In an animal model of diet-induced obesity, the oral administration of beta-defensin 2 enhanced not only intestinal epithelial barrier function but also metabolic indices, including glucose intolerance, hepatic fat content, and the number of liver lipid droplets [19]. In the same study, beta-defensin 2 improved the integrity of the gut epithelial barrier by upregulating tight junction and mucin expression. In agreement with our findings, these observations provide evidence for a close link between intestinal dysbiosis and metabolic dysregulation, although the translation of findings from animal studies into humans should be made with caution. In support of this perspective, among the various pro-inflammatory biomarkers we examined, beta-defensin 2 was significantly correlated only with presepsin, which could be attributed to the fact that intestinal microbiome imbalance constitutes the underlying pathophysiological disorder that connects these two markers.
Our findings are in line with previous studies that have evaluated hs-CRP in people with obesity. In a cohort of 3152 adults, Megawati et al. [20] recently reported that its levels are positively correlated not only with BMI values, but also with waist circumference, suggesting that hs-CRP is a reliable indicator of visceral adiposity. Adipose tissue functions as an endocrine organ by releasing cytokines, including tumor necrosis factor-α (TNF-α), interleukins, and various chemokines [21]. An excess of free fatty acids triggers pro-inflammatory pathways that promote cytokine production and stimulate the liver to synthesize CRP; transcription of the latter occurs predominantly in hepatocytes in response to increased cytokine levels, especially IL-6 [22]. Interestingly, pharmacological interventions that induce weight loss and alleviate cardiorenal risk in patients with obesity and established cardiovascular disease have been shown to parallelly improve hs-CRP levels, highlighting the crucial role of inflammation not only in the pathophysiology of the disease but also in its complications [23].

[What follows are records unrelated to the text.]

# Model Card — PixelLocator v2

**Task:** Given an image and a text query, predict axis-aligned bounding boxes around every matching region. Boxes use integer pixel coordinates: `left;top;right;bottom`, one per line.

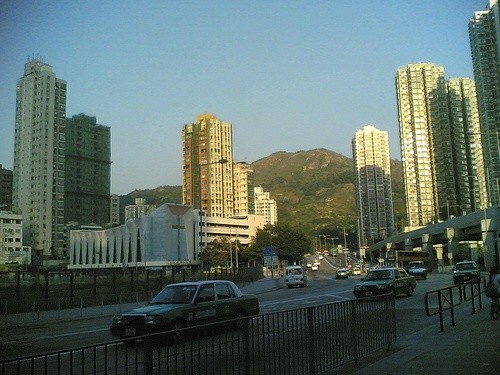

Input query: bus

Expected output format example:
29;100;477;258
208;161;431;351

Our analysis suggested that the difference in hs-CRP levels between the different BMI categories became significant only when controls and participants with overweight were grouped together. The obvious reason behind this approach is to counteract the effects of the small sample size. However, there is an additional rationale. Studies have demonstrated that individuals with obesity exhibit significantly higher plasma concentrations of CRP and IL-6 compared to those with overweight, independent of age, sex, and metabolic comorbidities. Data from the National Health and Nutrition Examination Survey (NHANES) show that mean CRP levels in adults with obesity can exceed 5 mg/L, while in the population with overweight, values typically range between 2 and 3 mg/L, indicating a nearly two-fold increase in systemic inflammation in obesity [24]. This differential inflammatory status is attributable to both quantitative and qualitative changes in adipose tissue, including greater macrophage infiltration and a shift toward a pro-inflammatory M1 phenotype, as well as an enhanced production of adipokines such as leptin and resistin that further propagate inflammation [25]. These findings underscore that obesity confers a distinct and exacerbated inflammatory profile compared to the overweight state, with important implications for cardiometabolic risk and immune dysfunction. Thus, modest improvements in body weight and fat mass, particularly when translated into a regression from obesity to overweight, can significantly alleviate the inflammatory profile and, subsequently, improve health outcomes and mitigate the risk of complications in people with obesity.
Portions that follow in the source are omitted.